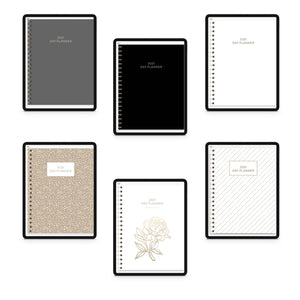 2021 Day Planner | GoodNotes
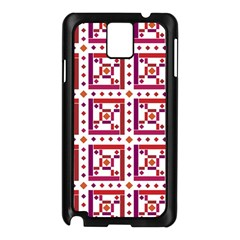 Background Abstract Square Samsung Galaxy Note 3 N9005 Case (black)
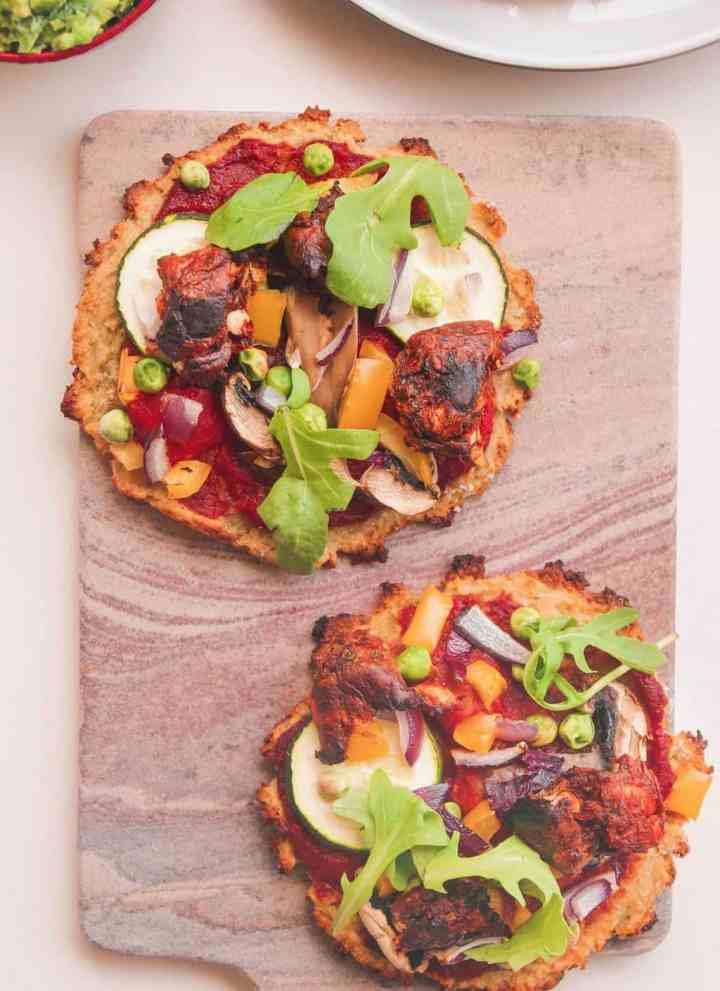 Mini Sweet Potato Pizzas With A Tangy Avocado Dip (Vegan)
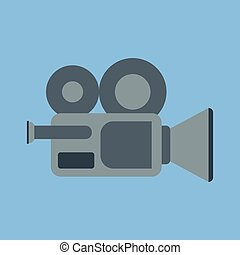 Vector icon of a video camera.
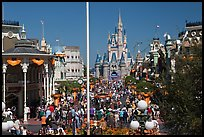 Gateway to Fantasyland and Main Street, Magic Kingdom. Orlando, Florida, USA ( color)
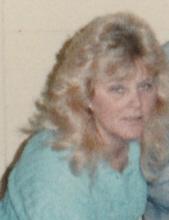 Bobbie Morgan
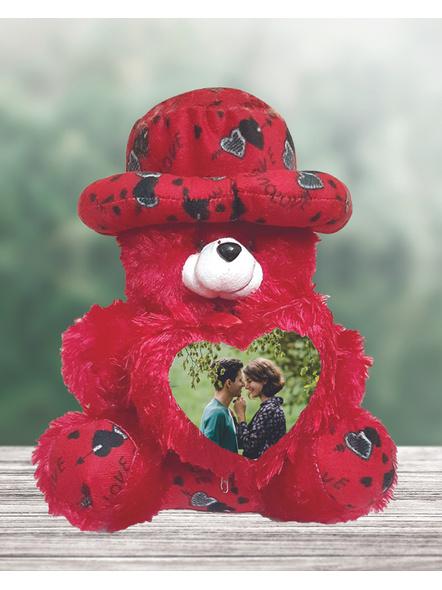 Teddy Bear Cushion with Photo on Heart-1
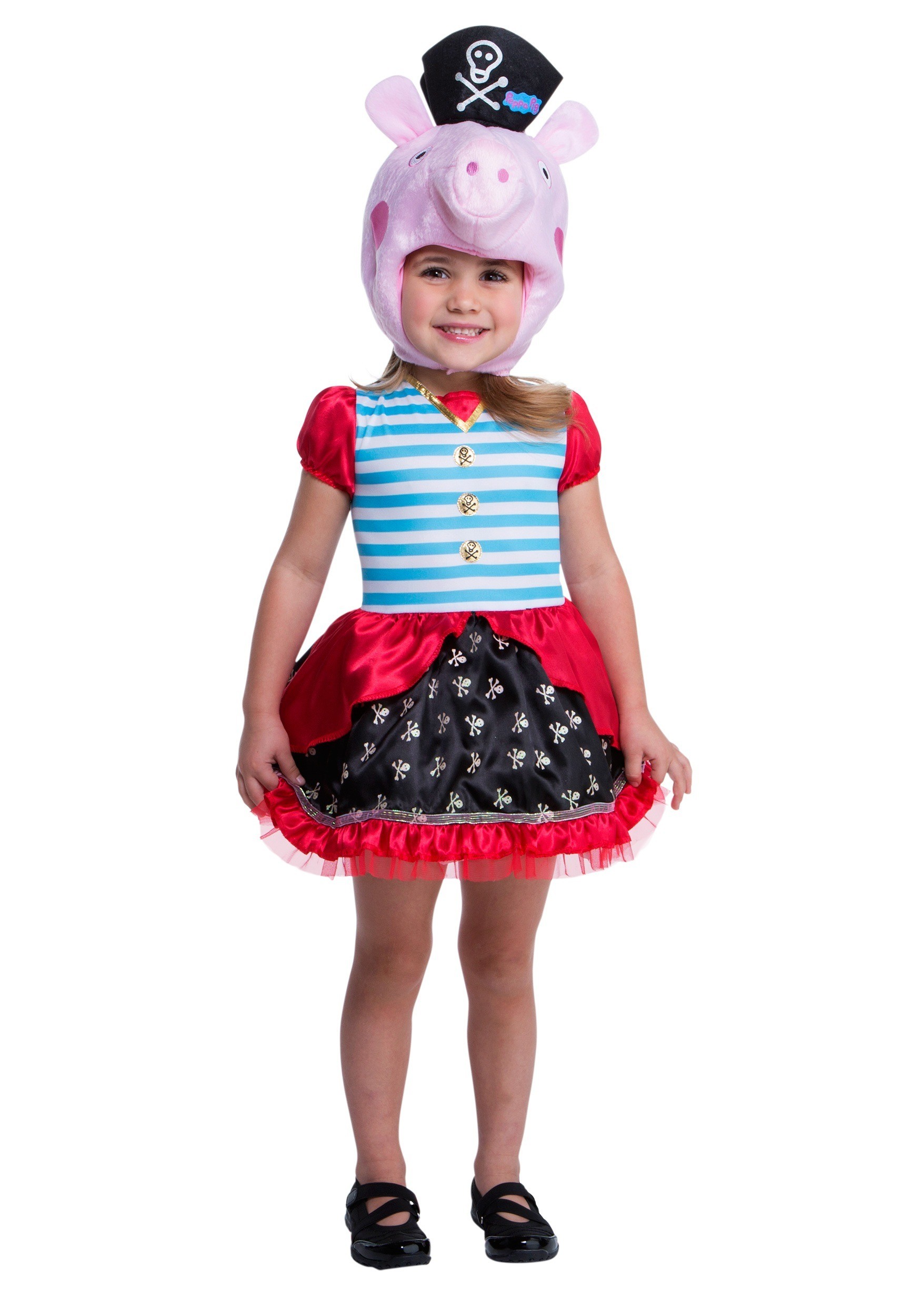 Peppa Pig Pirate Costume  sc 1 st  Fun.com & Pirate Peppa Pig Costume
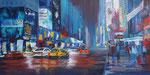 Abendstimmung in der Stadt, Acryl-Collage auf Keilrahmen, 50x100 cm, 320 Euro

* REQUIRED WORK
What you write must match, line for line, the records from the line containing "Teddy Bear Cushion with Photo on Heart-1" through the last line, with every picture left out.

* COMPLETED TASK
 Teddy Bear Cushion with Photo on Heart-1
 Peppa Pig Pirate Costume  sc 1 st  Fun.com & Pirate Peppa Pig Costume
 Abendstimmung in der Stadt, Acryl-Collage auf Keilrahmen, 50x100 cm, 320 Euro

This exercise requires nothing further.